La gente del porto

La prima volta che arrivi, il porto è come un bar in cui non sei mai entrato. Gli avventori abituali ti guardano di traverso, come si fa con un ospite che nessuno ha invitato. Poi basta un cenno, un saluto; basta tornare una, due, tre, quattro volte. Una parola, anche una a caso, ed ecco che tutti ti parlano senza pretendere che tu faccia altrettanto. Perché di cosa hanno bisogno i frequentatori di un bar, se non di qualcuno che ascolti le loro storie? Così anche i marinai in un porto.

Quando ormai sei diventato uno di loro, li riconosci e loro ti riconoscono. «Ciao Natalino!», dici, salutando con un cenno del capo, come si usa tra la gente del porto. «Da quanto tempo non si vede Martino?» «E Maruzzella? Mi avevano detto che aveva qualche problema». Maruzzella è la barca, naturalmente. Al porto è come una seconda moglie di cui la prima spesso è gelosa, proprio come lo sarebbe di un’amante in carne e ossa. Ricordo il livore di mia madre quando, dopo pranzo, mio padre usciva di soppiatto per andarsene al porto. «Cosa andrà a farci oggi, con il mare in tempesta?» si chiedeva, guardandolo indispettita. Ma conosceva già la risposta: andava a trovare la sua “seconda famiglia”.

Al porto, queste seconde famiglie s’incontrano, si raccontano della loro giornata; e non ci sono soltanto coppie ma anche bizzarri triangoli amorosi. C’è la “vera moglie”, innamorata della barca anche lei. Ci sono le imbarcazioni a noleggio, la cui esistenza è scandita da sfruttamenti fugaci e abbandoni. Le si paga, le si usa per il proprio piacere, per andare a pesca o a fare una gita.

Quando diventi uno del porto, la gente ti confida segreti che non racconterebbe a nessuno. Ma sono sempre i segreti di qualcun altro. Così vieni a sapere che Mario, il custode, prima di fare questo lavoro, trafficava in armi. Che Antonia e Luigi hanno tre figli ma si mormora che lui non sia il padre di uno di loro. Maurizio, quello che prende il largo di notte e che tutti invidiano quando torna carico di sogliole e triglie, non è benedetto dal Signore ma pesca illegalmente, con le bombe, e parte delle sue tante cassette di pesce finiranno sulla tavola di qualche ufficiale corrotto della Guardia Costiera.

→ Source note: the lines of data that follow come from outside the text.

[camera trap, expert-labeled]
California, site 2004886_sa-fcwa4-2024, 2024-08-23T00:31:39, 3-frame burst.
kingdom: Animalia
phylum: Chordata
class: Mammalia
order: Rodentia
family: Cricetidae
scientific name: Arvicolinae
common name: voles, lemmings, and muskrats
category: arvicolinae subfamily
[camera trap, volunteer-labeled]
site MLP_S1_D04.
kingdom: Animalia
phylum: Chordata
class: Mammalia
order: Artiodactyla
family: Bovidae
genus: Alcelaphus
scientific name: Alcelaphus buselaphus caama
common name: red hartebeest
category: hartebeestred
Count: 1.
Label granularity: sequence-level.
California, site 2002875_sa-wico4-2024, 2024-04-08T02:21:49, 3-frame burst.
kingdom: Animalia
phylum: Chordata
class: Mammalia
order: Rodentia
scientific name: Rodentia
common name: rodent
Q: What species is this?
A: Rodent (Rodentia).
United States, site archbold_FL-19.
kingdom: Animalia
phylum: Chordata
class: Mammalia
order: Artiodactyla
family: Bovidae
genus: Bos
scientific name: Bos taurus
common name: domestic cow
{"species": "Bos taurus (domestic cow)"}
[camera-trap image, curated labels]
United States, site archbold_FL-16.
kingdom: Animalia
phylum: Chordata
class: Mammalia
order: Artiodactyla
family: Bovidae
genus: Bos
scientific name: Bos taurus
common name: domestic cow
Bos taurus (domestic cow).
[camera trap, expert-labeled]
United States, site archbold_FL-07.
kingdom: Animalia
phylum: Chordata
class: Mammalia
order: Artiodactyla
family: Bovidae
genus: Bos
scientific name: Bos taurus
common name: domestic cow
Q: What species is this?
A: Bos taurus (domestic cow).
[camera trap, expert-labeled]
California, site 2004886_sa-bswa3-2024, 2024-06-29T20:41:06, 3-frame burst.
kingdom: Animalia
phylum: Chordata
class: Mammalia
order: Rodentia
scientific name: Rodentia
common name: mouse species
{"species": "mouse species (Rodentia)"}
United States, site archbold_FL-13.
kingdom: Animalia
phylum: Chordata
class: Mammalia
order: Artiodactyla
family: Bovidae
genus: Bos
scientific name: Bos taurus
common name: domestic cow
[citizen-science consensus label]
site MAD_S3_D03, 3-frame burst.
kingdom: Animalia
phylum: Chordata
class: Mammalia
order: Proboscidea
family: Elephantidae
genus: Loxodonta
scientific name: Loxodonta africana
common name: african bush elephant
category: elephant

Ascolti anche storie che fanno sorridere, o che ti toccano il cuore. Andrea e Mariassunta sognavano un figlio avvocato. Si è laureato, si, ma oggi fa il salumiere. È felice così, e lo sono anche loro. Mario e Michele sono eterni rivali. Non confrontano mai apertamente il loro pescato per non litigare, ma sbirciano l’uno nella barca dell’altro. Si avvicinano con una scusa, magari per attaccare una canna di gomma al rubinetto dell’acqua, e se uno dei due fa un sorriso sornione, sai già chi ha avuto la giornata più fortunata. Poi c’è Ahmed, che prima di venire qui a fare l’ormeggiatore, voleva sbarcare a Malta ma non l’hanno voluto. È arrivato per mare, senza un passaporto, come tanti che un passaporto non ce l’hanno mai avuto. E c’è il signor Ernesto, che ormai non ha più la barca, ma in mare ci ha trascorso una vita. Ha lavorato sui mercantili, al Pireo, a Barcellona a Genova, a Tangeri, nei mari dell’Asia, e per lui i pirati non sono storie da raccontare ma momenti da dimenticare.

Per la gente comune, le barche che si vedono in mare sono tutte uguali. Ma per la gente del porto, quella laggiù è la Squaletto II, con Romualdo a pesca di tonni. Nessuno osa avvicinarsi alla sua zona, almeno finché lui è nei dintorni. Quell’altro è Santuccio che arriva lì, spegne il motore, accende la radio e si lascia cullare. E poi c’è Tonino, da cui tutti stanno lontani, perché si dice che vada al largo a prendere il sole come soltanto sua madre l’ha visto. Ci sono anche quelli che in mare proprio non ci vanno. Sistemano la barca ogni giorno, come fossero pronti a partire per un lunghissimo viaggio, ma non si sono mai mossi da lì. E poi ci sono quelli di passaggio. Alcuni ritornano più volte. Li si riconosce e li si saluta come vecchi amici. Altri si fermano soltanto per una notte, raccontano una storia, poi spiegano le vele e si allontanano per non rivedersi mai più.